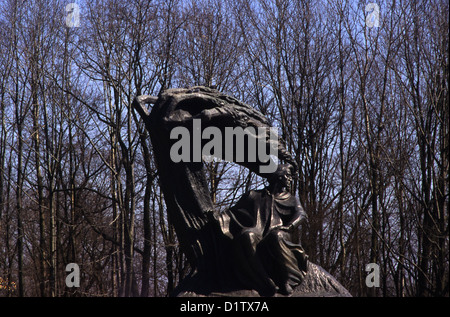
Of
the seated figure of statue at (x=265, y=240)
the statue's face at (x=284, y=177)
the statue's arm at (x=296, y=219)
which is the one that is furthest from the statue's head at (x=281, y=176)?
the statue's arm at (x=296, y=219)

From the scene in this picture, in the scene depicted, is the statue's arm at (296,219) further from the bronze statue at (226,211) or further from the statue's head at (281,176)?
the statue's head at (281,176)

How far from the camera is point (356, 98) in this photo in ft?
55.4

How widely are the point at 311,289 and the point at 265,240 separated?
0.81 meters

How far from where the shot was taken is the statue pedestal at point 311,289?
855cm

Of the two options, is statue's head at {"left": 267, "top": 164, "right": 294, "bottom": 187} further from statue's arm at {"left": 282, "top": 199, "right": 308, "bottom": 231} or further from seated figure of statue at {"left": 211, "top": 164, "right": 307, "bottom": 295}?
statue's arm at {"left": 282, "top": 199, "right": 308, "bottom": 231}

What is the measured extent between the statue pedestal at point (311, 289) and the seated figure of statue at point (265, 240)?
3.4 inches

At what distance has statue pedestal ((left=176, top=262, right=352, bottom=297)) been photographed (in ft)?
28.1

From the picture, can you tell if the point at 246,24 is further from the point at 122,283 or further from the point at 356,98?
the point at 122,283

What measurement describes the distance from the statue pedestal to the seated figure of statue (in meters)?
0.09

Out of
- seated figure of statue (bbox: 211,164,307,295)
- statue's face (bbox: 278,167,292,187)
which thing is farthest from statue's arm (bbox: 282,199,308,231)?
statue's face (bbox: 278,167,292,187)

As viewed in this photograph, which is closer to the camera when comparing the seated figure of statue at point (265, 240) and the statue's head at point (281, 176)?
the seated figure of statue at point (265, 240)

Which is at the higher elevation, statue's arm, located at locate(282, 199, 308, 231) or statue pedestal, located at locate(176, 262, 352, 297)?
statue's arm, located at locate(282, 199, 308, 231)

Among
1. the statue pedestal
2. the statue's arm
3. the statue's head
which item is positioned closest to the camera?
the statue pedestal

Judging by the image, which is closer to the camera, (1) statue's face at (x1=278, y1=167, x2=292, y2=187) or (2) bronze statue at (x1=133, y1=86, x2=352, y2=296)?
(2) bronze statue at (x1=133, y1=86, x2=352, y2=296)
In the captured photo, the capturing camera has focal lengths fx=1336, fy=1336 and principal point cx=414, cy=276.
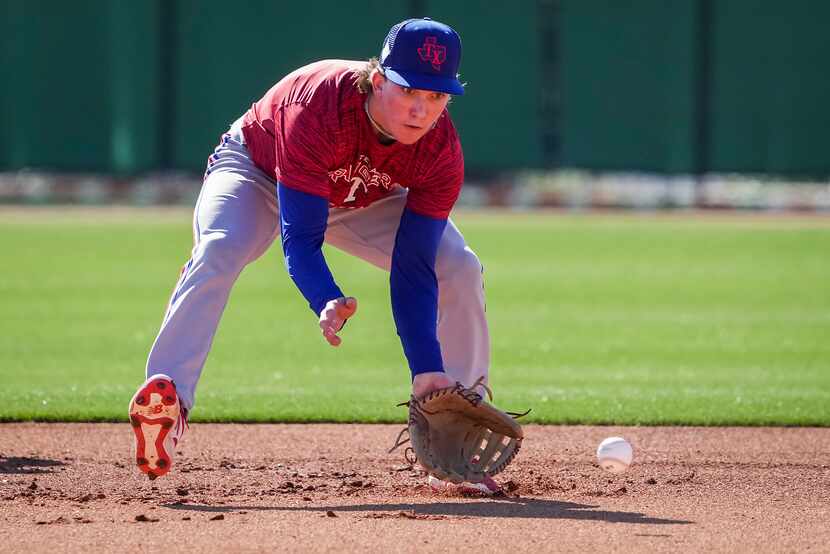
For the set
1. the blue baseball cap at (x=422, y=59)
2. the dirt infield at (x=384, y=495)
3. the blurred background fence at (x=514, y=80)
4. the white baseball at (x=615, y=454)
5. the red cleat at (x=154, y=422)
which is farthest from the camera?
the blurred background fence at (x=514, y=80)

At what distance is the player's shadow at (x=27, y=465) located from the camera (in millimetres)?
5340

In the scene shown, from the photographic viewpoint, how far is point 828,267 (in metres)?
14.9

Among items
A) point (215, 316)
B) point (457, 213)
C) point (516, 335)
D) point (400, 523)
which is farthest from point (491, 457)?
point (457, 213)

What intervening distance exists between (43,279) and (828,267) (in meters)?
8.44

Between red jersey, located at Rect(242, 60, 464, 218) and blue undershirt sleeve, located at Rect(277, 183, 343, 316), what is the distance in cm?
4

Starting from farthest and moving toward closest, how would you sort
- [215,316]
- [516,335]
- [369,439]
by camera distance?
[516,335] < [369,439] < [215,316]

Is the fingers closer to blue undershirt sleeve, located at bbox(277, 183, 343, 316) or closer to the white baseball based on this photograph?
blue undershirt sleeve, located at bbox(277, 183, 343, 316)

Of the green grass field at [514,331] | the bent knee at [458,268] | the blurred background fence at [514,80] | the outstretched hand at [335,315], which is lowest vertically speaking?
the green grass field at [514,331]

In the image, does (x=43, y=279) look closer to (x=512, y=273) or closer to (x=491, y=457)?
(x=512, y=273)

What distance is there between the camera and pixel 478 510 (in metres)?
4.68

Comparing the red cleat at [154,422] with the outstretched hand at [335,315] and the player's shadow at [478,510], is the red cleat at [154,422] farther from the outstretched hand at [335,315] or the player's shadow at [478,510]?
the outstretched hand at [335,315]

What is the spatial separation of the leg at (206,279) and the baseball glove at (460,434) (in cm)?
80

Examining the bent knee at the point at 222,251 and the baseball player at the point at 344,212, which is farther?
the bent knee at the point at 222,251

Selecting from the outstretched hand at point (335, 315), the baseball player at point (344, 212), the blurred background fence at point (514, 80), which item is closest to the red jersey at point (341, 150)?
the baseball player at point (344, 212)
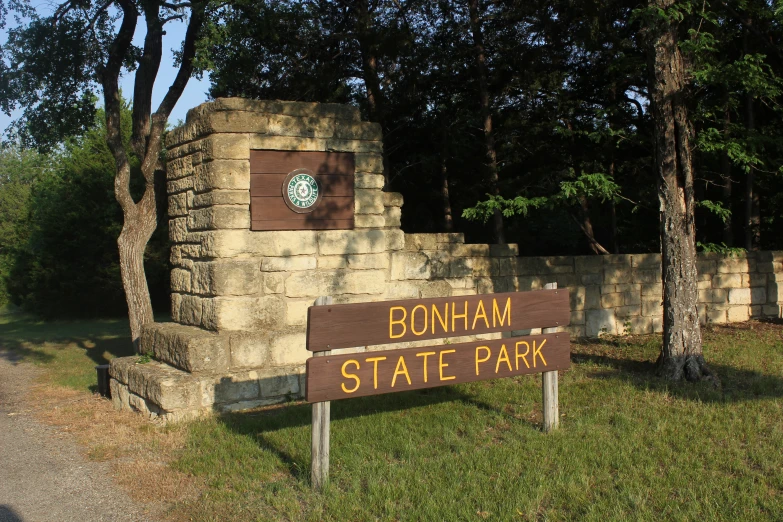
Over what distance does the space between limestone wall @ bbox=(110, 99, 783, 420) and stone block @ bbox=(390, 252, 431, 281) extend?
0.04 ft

Stated exercise: Can you set down, word for word, the stretch of rows from the line containing "Over what distance" through the end of the rows above?

Written solution:
Over what distance does the space between limestone wall @ bbox=(110, 99, 783, 420) and stone block @ bbox=(390, 252, 431, 281) extend?
0.04 ft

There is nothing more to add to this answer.